Saint-Flour, 15 février 1832
Mon cher Père et ma chère Mère,
Mêlons nos pleurs, unissons nos prières : notre cher Louis n’est plus ! Quelle douloureuse nouvelle pour vous, pour moi, pour toute la famille ! Lorsque l’année dernière, il quitta la France, nos âmes se trouvèrent accablées par le poids du sacrifice que nous imposait une si dure séparation. Mais nous ne pensions pas, pendant que nos regrets et nos vœux l’accompagnaient à travers les mers, que sa mort viendrait sitôt mettre le comble à notre désolation. Hélas !
Dans ses impénétrables, mais adorables conseils, Dieu nous réservait cette épreuve ! Nous ne pouvions perdre, ni vous un meilleur fils, ni moi un meilleur frère. Toutefois, mes chers parents, ne nous livrons pas à une tristesse excessive ; nous avons bien des motifs de consolation. Nous pouvons croire que notre cher Louis avait conservé son innocence baptismale. Dès ses plus tendres années, il s’est trouvé à l’abri de toutes ces occasions si funestes à tant d’autres, et il a été soigneusement élevé à l’ombre des autels. Une courte vie a eu pour lui tout le prix d’une longue carrière, et à la fleur de la jeunesse, il a été jugé mûr pour le ciel. Il doit jouir déjà de la récompense de ses belles vertus. Que sa gloire doit être grande ! Notre-Seigneur, fidèle à sa parole, s’est plu à lui accorder ce bonheur ineffable qu’il promet à ceux qui quittent tout pour lui, père, mère, frères, sœurs, etc. N’ayons pas d’inquiétude pour ses derniers moments. Notre-Seigneur, la sainte Vierge, son ange gardien et ses saints patrons lui auront prodigué des soins beaucoup plus assidus et plus tendres que ceux d’un père, d’une mère, d’un frère, d’une sœur. La Providence de Dieu est bien douce, bien admirable à l’égard de ses serviteurs, et infiniment plus miséricordieuse que nous ne pouvons le concevoir. Bénissons donc le Seigneur de ce qu’il s’est formé deux élus parmi vos enfants pour être dans le ciel les protecteurs de toute la famille1. Leurs exemples doivent aussi nous instruire. Méprisons le monde, détachons-nous de toutes les choses de la terre, attachons-nous à Dieu seul et à son service ; nous ne recueillerons à la mort que ce que nous aurons semé pendant la vie.

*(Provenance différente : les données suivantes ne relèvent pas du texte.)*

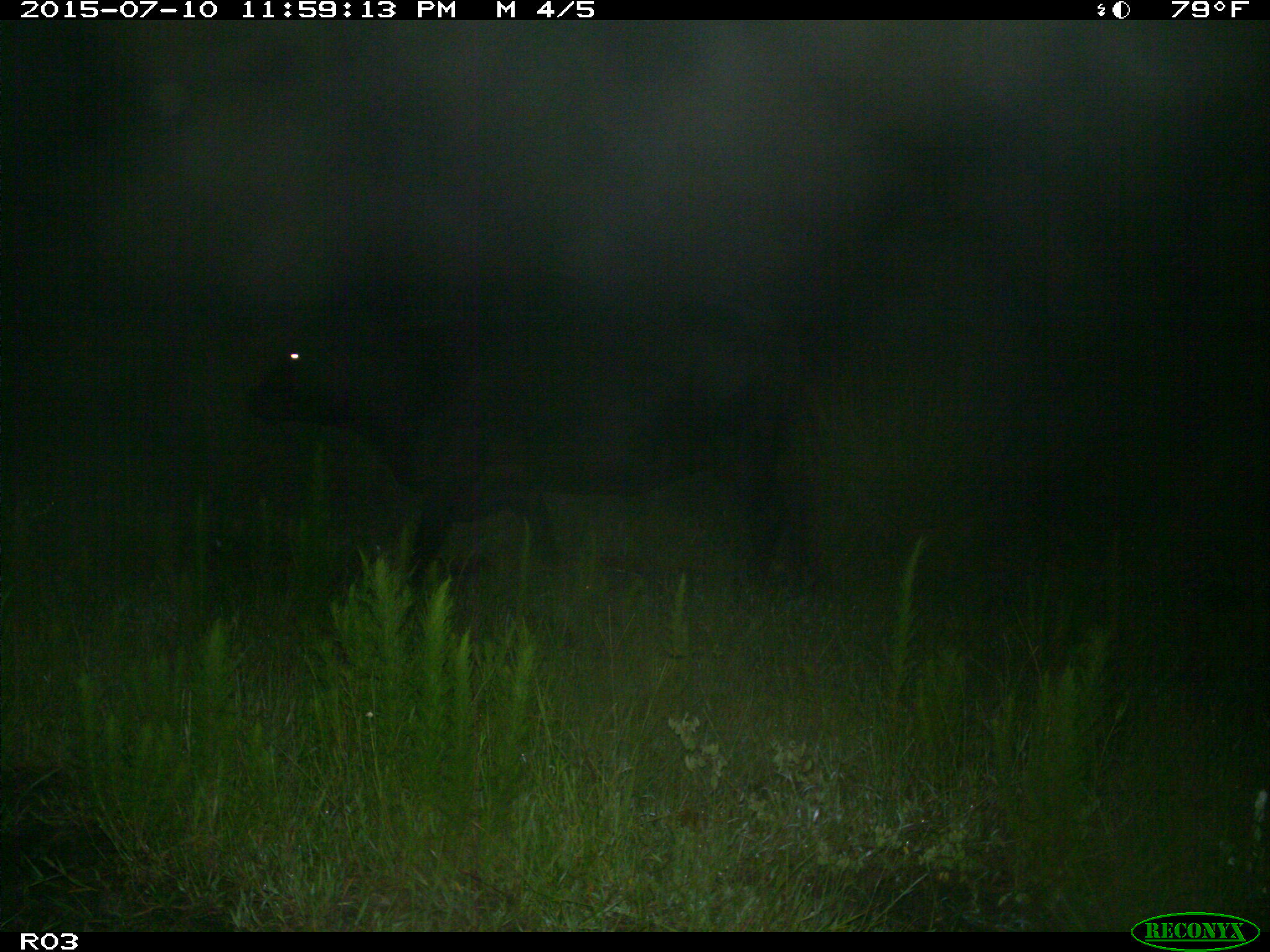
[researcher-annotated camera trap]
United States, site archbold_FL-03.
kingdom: Animalia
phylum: Chordata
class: Mammalia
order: Artiodactyla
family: Bovidae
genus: Bos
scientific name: Bos taurus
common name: domestic cow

Je dirai la messe pour Louis et Mariette, mais il faut en faire dire de votre côté. Nous ne savons pas jusqu’à quel point ils ont eu à satisfaire à la justice divine. J’ai reçu dernièrement des nouvelles de Jacou, il se portait bien. Mon cher père et ma
chère mère, je vous embrasse très respectueusement. Bien des choses à mon frère et à mes sœurs et à tous nos parents. Mes respects à M. le curé.